I mentioned visiting a bunch of bookstores in London, and I spent a good bit of time in the two bookstores in Dingle, so I’d better tell you what I bought:
- Chet Raymo’s Climbing Brandon: Science and Faith on Ireland’s Holy Mountain. Hobgoblin has already read this one, and he told me it’s good. Mt. Brandon is on the Dingle Peninsula, and I climbed it while we were there. We had a gorgeous view of the summit and surrounding area until about 3/4 of the way to the top, when the fog moved in and we could no longer see anything. Still, it was a great experience. We went up the back side of the mountain, and on the way down the front side, the most commonly-climbed side, we saw crosses through the mist at regularly paced intervals to mark the path religious pilgrims take. This book tells the story of how it became a religious site. I picked it up in the shop specializing in all things Irish.
- At Dingle’s other shop, I bought Hermione Lee’s Body Parts: Essays on Life-writing. I already have the American version of this book, called Virginia Woolf’s Nose, but that one is a lot shorter than the British version, with many fewer essays. I liked the parts of Lee’s book I’ve read already, so I was glad to find the rest.
- The rest of the books come from London. Since I never find books by Jenny Diski in American stores, I brought home three of them, including her new one, What I Don’t Know About Animals. This is one of those books that I wouldn’t be interested in at all if knew only the title, but with Diski writing it, I’ll read it happily.
- Also, A View From the Bed and Other Observations, a collection of essays. I already read a few of them about moving to Cambridge that I thought were great.
- And one Diski novel, Apology for the Woman Writing, about Marie de Gournay, friend of Montaigne.
- Norma Clarke’s The Rise and Fall of the Woman of Letters, about eighteenth-century women writers and their changing fortunes throughout the century.
- Travel Writing, by Carl Thompson, kind of an overview of the history of travel writing and current critical debates about it. This will be useful for my class on literature and the journey this fall.
- Lila Azam Zanganeh’s The Enchanter: Nabokov and Happiness. I just heard an interview with Zanganeh on the radio yesterday, and it was great.
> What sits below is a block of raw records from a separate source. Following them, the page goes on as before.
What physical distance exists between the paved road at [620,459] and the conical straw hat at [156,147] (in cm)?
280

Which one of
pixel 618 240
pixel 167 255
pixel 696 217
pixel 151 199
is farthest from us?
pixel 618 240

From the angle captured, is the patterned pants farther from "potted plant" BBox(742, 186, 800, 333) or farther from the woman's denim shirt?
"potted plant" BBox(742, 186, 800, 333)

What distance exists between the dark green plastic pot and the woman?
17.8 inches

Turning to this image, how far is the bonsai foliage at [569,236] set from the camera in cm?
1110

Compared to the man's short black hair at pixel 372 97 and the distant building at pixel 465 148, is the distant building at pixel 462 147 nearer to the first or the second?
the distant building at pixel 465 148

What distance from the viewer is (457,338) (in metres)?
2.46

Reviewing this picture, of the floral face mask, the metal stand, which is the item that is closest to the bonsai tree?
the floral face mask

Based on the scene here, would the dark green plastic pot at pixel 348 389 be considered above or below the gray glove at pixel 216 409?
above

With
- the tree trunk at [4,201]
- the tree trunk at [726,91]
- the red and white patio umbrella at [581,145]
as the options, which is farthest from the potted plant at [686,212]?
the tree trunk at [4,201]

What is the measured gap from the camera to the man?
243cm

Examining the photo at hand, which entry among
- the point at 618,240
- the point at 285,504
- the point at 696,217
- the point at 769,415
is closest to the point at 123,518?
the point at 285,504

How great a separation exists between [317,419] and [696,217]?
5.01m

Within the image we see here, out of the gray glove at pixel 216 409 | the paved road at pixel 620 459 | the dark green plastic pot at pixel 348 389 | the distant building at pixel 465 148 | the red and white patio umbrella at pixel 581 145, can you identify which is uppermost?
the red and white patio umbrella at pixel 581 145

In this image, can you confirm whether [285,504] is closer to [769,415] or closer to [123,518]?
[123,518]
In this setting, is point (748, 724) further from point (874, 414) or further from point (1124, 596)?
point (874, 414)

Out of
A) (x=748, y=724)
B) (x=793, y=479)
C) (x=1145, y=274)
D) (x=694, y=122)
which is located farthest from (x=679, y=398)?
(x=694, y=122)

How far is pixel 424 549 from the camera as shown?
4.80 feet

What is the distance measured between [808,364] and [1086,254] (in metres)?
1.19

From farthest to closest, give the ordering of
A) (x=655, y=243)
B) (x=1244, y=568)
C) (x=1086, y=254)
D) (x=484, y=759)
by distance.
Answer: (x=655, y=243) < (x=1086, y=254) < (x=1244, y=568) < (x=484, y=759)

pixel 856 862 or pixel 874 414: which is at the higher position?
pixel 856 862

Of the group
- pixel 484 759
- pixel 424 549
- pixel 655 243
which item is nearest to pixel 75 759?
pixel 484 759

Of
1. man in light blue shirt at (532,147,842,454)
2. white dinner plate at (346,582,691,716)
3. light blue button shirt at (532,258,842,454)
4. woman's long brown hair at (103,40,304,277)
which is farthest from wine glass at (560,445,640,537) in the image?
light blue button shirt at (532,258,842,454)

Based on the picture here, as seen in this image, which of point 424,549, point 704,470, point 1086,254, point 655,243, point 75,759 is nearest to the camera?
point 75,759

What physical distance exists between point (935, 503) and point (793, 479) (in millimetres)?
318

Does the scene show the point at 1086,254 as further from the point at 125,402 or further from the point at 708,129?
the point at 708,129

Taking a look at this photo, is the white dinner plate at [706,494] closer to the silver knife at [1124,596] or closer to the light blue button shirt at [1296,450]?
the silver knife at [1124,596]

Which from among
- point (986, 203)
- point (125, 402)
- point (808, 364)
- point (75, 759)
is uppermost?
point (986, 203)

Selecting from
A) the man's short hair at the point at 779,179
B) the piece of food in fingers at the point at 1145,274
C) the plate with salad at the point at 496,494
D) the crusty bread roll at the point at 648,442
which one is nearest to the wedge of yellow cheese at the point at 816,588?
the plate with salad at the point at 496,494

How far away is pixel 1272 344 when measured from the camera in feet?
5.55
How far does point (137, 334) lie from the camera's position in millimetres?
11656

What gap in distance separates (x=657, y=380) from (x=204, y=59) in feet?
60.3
This is a personal meditation on Nabokov and his writing.
- Daisy Hay’s Young Romantics: The Tangled Lives of English Poetry’s Greatest Generation. It’s about Byron and the Shelleys and other people in their circle. It will make a good addition to my collection of Romantic biographies, and it’s particularly appealing as a group biography.
- Monica Dickens’s Mariana. This was my selection from the Persephone shop. The only thing that kept me from buying more was fear that my suitcase would be too heavy.
- The Letters of Dorothy Wordsworth: A Selection. I’ve been reading this one slowly since the plane trip home. It’s fun to learn about her life and to get her perspective on what her brother William and his friends were up to.
I’m not sure I’ll be able to write detailed posts on what I read while I was traveling, but in case you’re curious, I started out with Edith Wharton’s Custom of the Country (read on my Nook), which was great. I loved returning to her; she is such a great chronicler of social ambition. Then I read the second Mary Russell novel, which I liked quite a lot, after not particularly liking the first one. A Monstrous Regiment of Women was much more focused and coherent than her first, and I liked the London setting. The Mary Russell put me in the mood to read a Dorothy Sayers, so I read Clouds of Witness, also on my Nook. Dorothy Sayers is so much fun! I suspect my favorite will remain Gaudy Night, but I liked this one a lot too.
At the same time, I was reading Geoff Dyer’s collection of essays Otherwise Known As the Human Condition (the first book I bought for my Nook), which was fabulous. This is one it would be worth writing more about, but in case I don’t, I was surprised at how much I loved the essays on photography with which the book begins. I know very little about photography, so these essays taught me a lot, and Dyer’s voice is so fabulously entertaining. His essays on literature were good, but I was less taken with those, perhaps because the subject matter was more familiar. The book ends with personal essays, almost all of which I loved.
I didn’t read much while we were in London, but I started Monique Roffey’s White Woman on the Green Bicycle, and I finished it on the plane home. That one I do want to write a full post on, so more on that later.
Since I’ve been home, I’ve had a little trouble concentrating on reading, but I did finish up the Dyer collection and read Willa Cather’s novel The Professor’s House. Perhaps more on that later. Just today I started Josephine Tey’s The Daughter of Time for my mystery book group meeting next week, and I’m still reading the Dorothy Wordsworth letters now and then.
And I think that catches you up on my bookish news. Have a great weekend everyone!